Империй. Люструм. Диктатор

Роберт Харрис
100
10
(1 голос)
0 0

Аннотация: В истории Древнего Рима фигура Марка Туллия Цицерона одна из самых значительных и, возможно, самых трагических. Ученый, политик, гениальный оратор, сумевший искусством слова возвыситься до высот власти… Казалось бы, сами боги покровительствуют своему любимцу, усыпая его путь цветами. Но боги — существа переменчивые, человек в их руках — игрушка. И Рим — это не остров блаженных, Рим — это большая арена, где если не победишь ты, то соперники повергнут тебя, и часто со смертельным исходом.

Книга добавлена:
29-08-2023, 16:39
0
275
231
Империй. Люструм. Диктатор

Читать книгу "Империй. Люструм. Диктатор"



— Что скажешь о двух миллионах? Это поможет?

— Естественно. Но как я смогу расплатиться с тобой, пребывая в изгнании?

— Думаю, ты можешь передать мне этот дом в заклад.

У Красса был такой вид, будто эта мысль только что пришла ему в голову.

— Ты хочешь этот дом, за который я заплатил тебе три с половиной миллиона?

Цицерон с недоверием уставился на него.

— Согласись, для тебя это была неплохая сделка.

— Тем более мне ни к чему продавать его тебе за два миллиона.

— Боюсь, недвижимость имеет цену только тогда, когда на нее есть покупатель. А послезавтра этот дом не будет стоить ни драхмы.

— Почему?

— Потому что Клодий хочет его сжечь, чтобы воздвигнуть на этом месте храм богине Свободы, и ни ты, ни кто-либо другой не смогут ему помешать.

Цицерон помолчал, а потом спросил тихим голосом:

— Кто тебе сказал?

— Это моя работа — знать такие вещи.

— Тогда почему ты хочешь заплатить два миллиона за выжженный клочок земли, предназначенный под строительство храма?

— Деловым людям приходится идти на риск.

— Прощай, Красс.

— Подумай об этом, Цицерон. Не будь упрямым ослом. Речь идет о двух миллионах.

— Я сказал: прощай, Красс.

— Ну хорошо, два с половиной. — Цицерон не ответил. Красс покачал головой. — Именно глупая заносчивость и упрямство довели тебя до нынешнего положения. Я еще погрею руки над твоим погребальным костром.

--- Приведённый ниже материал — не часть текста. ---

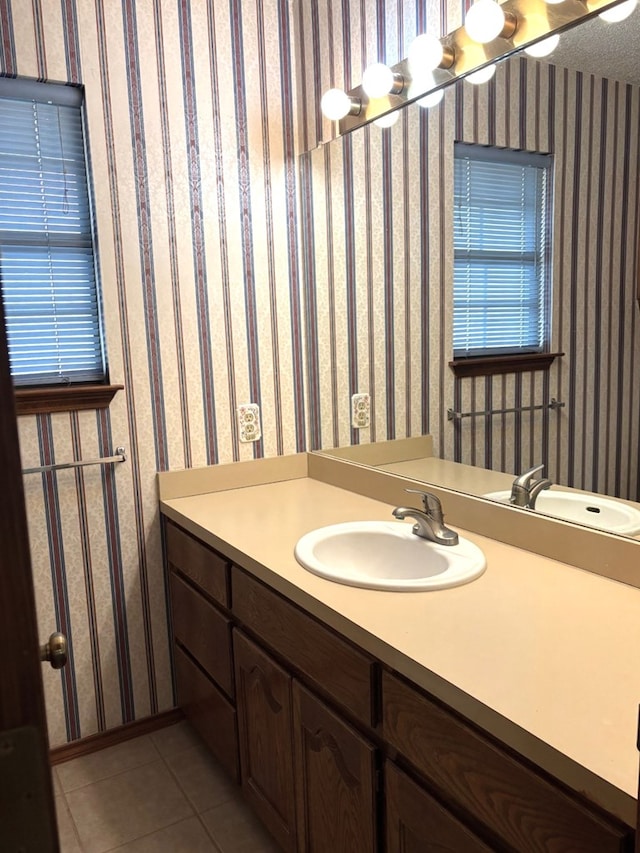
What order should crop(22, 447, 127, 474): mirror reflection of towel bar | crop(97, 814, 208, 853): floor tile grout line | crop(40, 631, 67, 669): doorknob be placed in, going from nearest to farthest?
1. crop(40, 631, 67, 669): doorknob
2. crop(97, 814, 208, 853): floor tile grout line
3. crop(22, 447, 127, 474): mirror reflection of towel bar

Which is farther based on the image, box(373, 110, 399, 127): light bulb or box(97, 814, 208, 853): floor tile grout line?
box(373, 110, 399, 127): light bulb

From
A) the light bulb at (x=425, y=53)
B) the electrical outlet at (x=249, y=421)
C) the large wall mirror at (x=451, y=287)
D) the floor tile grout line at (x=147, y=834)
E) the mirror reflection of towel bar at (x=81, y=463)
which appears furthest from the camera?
the electrical outlet at (x=249, y=421)

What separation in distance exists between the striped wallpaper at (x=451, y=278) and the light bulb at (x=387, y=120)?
0.9 inches

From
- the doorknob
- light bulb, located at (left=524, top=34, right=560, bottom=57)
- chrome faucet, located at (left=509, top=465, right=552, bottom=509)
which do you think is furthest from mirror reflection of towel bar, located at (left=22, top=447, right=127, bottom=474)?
light bulb, located at (left=524, top=34, right=560, bottom=57)

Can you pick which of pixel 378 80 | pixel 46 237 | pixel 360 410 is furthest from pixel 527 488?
pixel 46 237

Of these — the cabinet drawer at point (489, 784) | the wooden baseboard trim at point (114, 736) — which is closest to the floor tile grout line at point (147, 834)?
the wooden baseboard trim at point (114, 736)

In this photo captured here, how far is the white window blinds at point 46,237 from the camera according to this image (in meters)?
1.98

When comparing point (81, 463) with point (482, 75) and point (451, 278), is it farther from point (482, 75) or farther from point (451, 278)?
point (482, 75)

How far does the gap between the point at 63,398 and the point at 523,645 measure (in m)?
1.52

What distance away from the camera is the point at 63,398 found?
2051mm

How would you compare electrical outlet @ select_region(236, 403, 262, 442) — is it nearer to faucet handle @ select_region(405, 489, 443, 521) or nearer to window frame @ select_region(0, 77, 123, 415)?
window frame @ select_region(0, 77, 123, 415)

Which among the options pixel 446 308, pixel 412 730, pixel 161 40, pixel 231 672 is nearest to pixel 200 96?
pixel 161 40

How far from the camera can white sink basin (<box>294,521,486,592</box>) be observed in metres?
1.50

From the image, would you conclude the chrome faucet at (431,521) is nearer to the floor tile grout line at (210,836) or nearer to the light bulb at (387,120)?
the floor tile grout line at (210,836)
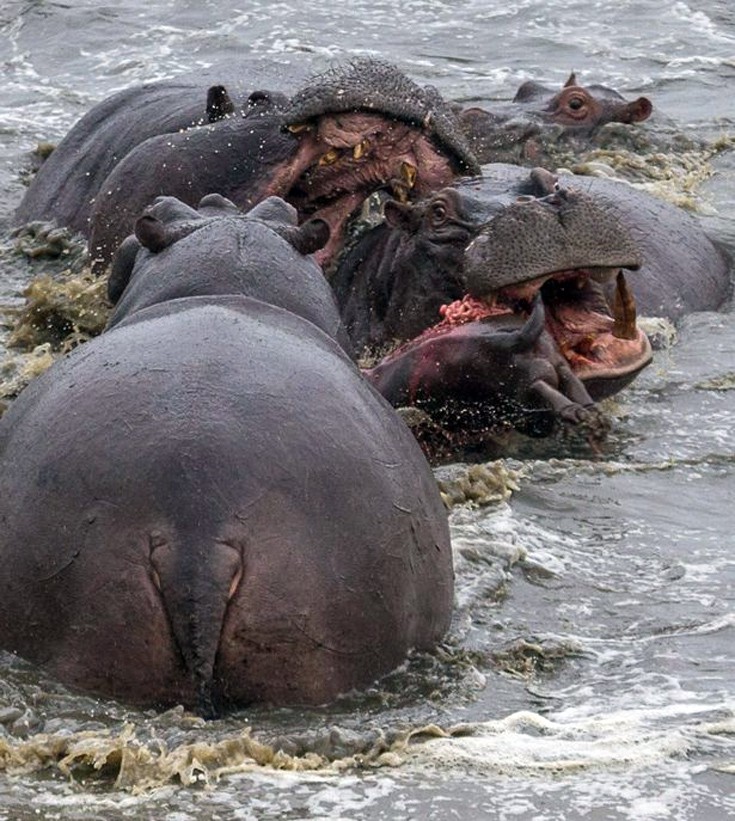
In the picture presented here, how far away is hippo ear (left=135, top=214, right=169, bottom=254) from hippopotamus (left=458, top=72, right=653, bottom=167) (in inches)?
197

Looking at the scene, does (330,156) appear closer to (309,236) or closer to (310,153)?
(310,153)

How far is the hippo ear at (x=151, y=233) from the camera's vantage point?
21.8 feet

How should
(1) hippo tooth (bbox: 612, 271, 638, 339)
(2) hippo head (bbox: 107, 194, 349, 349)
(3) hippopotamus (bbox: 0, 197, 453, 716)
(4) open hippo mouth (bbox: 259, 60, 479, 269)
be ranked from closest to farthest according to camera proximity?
(3) hippopotamus (bbox: 0, 197, 453, 716), (2) hippo head (bbox: 107, 194, 349, 349), (1) hippo tooth (bbox: 612, 271, 638, 339), (4) open hippo mouth (bbox: 259, 60, 479, 269)

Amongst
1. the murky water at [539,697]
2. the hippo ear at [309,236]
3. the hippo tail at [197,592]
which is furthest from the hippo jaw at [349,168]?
the hippo tail at [197,592]

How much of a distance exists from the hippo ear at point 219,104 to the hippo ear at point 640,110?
3.20 m

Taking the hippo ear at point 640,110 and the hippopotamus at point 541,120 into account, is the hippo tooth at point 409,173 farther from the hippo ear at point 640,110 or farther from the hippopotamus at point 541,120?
the hippo ear at point 640,110

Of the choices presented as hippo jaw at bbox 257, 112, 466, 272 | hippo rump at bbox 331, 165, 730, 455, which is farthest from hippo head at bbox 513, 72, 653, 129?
hippo rump at bbox 331, 165, 730, 455

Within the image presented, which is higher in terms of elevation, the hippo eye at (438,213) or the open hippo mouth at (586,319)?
the hippo eye at (438,213)

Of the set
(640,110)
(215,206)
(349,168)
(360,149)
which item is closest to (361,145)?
(360,149)

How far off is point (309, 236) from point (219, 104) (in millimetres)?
3353

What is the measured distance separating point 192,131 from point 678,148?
13.9 ft

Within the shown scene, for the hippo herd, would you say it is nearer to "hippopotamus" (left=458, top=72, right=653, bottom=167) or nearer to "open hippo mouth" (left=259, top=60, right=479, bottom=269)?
"open hippo mouth" (left=259, top=60, right=479, bottom=269)

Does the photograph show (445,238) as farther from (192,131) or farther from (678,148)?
(678,148)

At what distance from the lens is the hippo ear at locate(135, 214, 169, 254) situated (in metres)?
6.66
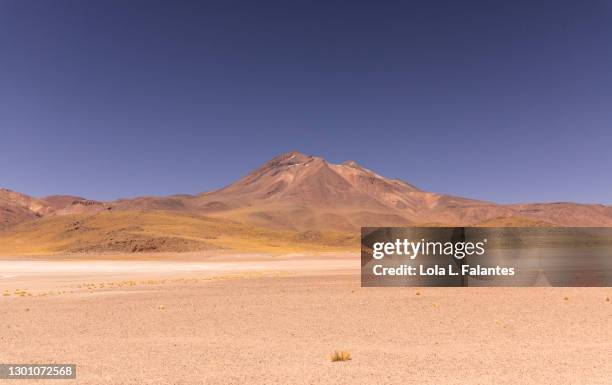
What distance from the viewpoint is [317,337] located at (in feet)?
40.1

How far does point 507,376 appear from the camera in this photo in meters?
8.62

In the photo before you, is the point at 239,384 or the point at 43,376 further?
the point at 43,376

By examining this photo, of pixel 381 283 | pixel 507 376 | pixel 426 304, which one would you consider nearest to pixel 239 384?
pixel 507 376

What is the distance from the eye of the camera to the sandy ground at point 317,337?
8.88 m

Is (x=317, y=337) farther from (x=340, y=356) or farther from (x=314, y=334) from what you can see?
(x=340, y=356)

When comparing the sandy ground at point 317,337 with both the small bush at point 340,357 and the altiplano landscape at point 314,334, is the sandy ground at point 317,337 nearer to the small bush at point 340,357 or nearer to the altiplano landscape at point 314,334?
the altiplano landscape at point 314,334

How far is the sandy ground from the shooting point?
29.1ft

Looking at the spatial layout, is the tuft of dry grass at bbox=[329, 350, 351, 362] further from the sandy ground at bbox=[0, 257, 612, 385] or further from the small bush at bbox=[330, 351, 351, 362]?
the sandy ground at bbox=[0, 257, 612, 385]

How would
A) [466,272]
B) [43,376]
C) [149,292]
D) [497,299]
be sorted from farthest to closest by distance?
[149,292]
[466,272]
[497,299]
[43,376]

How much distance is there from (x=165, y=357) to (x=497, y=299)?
1376cm

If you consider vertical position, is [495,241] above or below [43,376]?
above

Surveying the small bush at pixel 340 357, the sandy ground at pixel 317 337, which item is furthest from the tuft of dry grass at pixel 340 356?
the sandy ground at pixel 317 337

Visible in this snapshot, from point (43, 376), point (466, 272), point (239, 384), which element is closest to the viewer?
point (239, 384)

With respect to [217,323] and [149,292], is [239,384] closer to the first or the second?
[217,323]
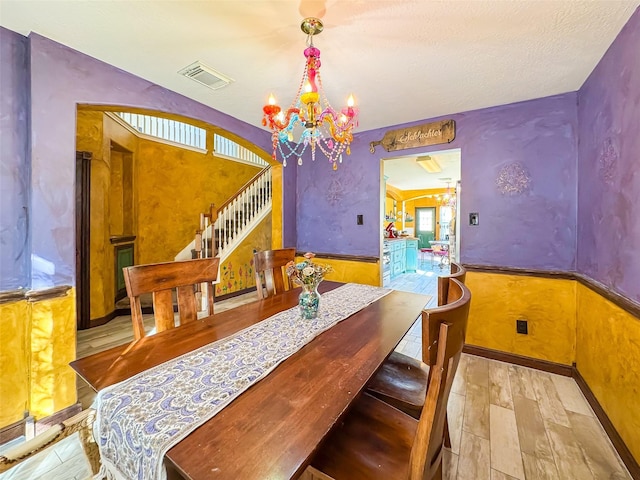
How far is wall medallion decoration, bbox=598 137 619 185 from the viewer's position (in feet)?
5.51

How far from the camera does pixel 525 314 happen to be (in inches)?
98.0

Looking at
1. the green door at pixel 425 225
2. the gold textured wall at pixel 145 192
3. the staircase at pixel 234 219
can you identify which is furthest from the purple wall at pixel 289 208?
the green door at pixel 425 225

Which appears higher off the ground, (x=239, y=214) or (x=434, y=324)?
(x=239, y=214)

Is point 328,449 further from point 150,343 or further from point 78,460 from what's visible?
point 78,460

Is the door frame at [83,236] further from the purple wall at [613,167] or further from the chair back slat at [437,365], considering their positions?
the purple wall at [613,167]

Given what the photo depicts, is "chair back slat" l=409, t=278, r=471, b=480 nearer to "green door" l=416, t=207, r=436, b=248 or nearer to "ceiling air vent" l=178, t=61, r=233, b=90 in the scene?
"ceiling air vent" l=178, t=61, r=233, b=90

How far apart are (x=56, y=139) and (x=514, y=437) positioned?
11.3ft

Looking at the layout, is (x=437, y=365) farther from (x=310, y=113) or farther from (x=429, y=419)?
(x=310, y=113)

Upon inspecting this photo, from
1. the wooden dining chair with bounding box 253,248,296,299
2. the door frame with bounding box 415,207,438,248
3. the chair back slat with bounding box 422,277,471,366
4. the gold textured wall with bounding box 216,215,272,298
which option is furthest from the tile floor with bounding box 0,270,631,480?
the door frame with bounding box 415,207,438,248

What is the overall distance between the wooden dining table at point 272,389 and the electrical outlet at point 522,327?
1622mm

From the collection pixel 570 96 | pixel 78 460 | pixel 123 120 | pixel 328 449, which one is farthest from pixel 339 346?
pixel 123 120

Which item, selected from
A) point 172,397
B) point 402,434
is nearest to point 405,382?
point 402,434

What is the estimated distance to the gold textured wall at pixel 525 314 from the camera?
2.33 m

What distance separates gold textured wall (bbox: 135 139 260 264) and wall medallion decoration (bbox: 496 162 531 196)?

На следующий день назначили собрание главных сторонников Цицерона: предстояло решить, что ему делать дальше. Местом его проведения выбрали библиотеку, и мне пришлось искать стулья по всему дому. Я набрал двадцать. Первым появился Аттик, за ним Катон, потом Лукулл и, намного позже этих троих, Гортензий. Всем пришлось продираться сквозь толпу, заполнившую прилегающие улицы, но больше всего досталось Гортензию, лицо которого было расцарапано, а тога испачкана дерьмом. Было страшно видеть человека, обычно державшегося безукоризненно, в таком жалком состоянии. Мы подождали, не появится ли еще кто-нибудь, но никто не пришел. Туллия с мужем уже покинули Рим и укрылись в провинции после трогательного прощания с Цицероном, поэтому из членов семьи была одна Теренция. Я записывал.

Если Цицерон и был разочарован тем, что громадная толпа подхалимов, когда-то окружавшая его, уменьшилась до кучки сторонников, он этого не показал.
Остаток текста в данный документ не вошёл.